A vida interior sem um profundo ímpeto apostólico vai-se encolhendo e morre; fica na mera aparência. Na manhã seguinte, ao passarem – diz o Evangelista –, os Apóstolos viram que a figueira estava seca desde a raiz. É a expressiva imagem daqueles que, por comodismo, por preguiça, por falta de espírito de sacrifício, não dão esses frutos que o Senhor espera. Uma vida apostólica, tal como deve ser a de todo e qualquer cristão, é o oposto dessa figueira seca: é energia, iniciativa, entusiasmo pela tarefa apostólica, amor traduzido em obras, alegria, atividade silenciosa mas constante…

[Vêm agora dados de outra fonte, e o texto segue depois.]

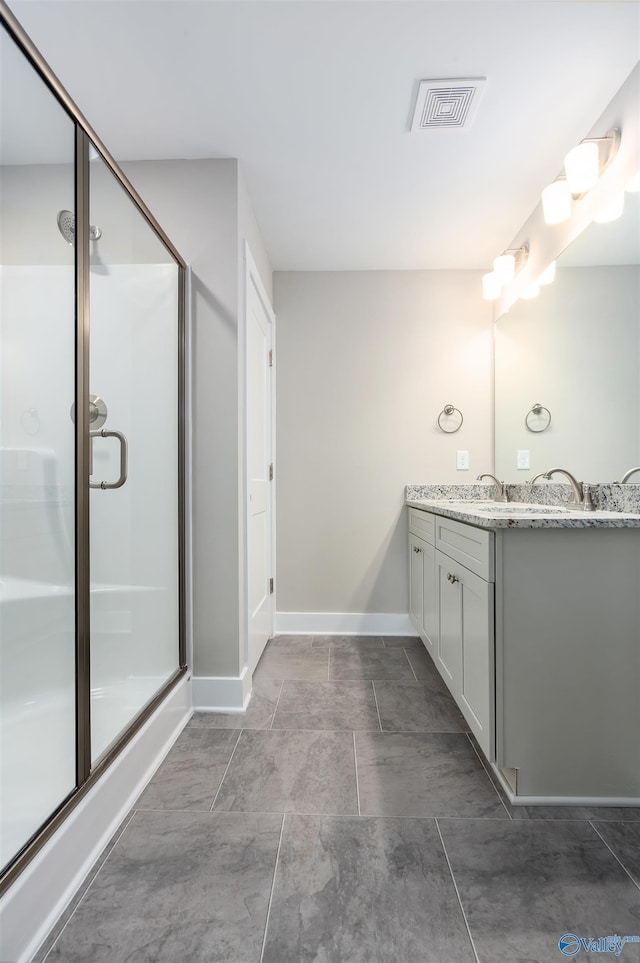 bathroom with a shower with door and vanity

Examinemos a nossa vida e vejamos se podemos apresentar ao Senhor – que se aproxima de nós com fome e sede de almas – frutos maduros, realidades construídas com sacrifício alegre. A pessoa a quem tivermos confiado a direção da nossa alma pode ajudar-nos a distinguir o que há de ativismo (onde devemos rezar mais) e o que há de falta de iniciativa (onde devemos “mexer-nos” mais). A Virgem, Nossa Senhora, ensinar-nos-á a reagir para que a nossa vida interior, o nosso desejo de amar a Deus, nunca se estiole numa folhagem vazia.
(1) Mc 11, 11-26; (2) São Beda, Comentário ao Evangelho de São Marcos; (3) Josemaría Escrivá, Carta, 6-V-1945, n. 44; (4) cfr. J. D. Chautard, A alma de todo o apostolado, FTD, São Paulo, 1962, pág. 82.
Fonte: livro “Falar com Deus”, de Francisco Fernández Carvajal.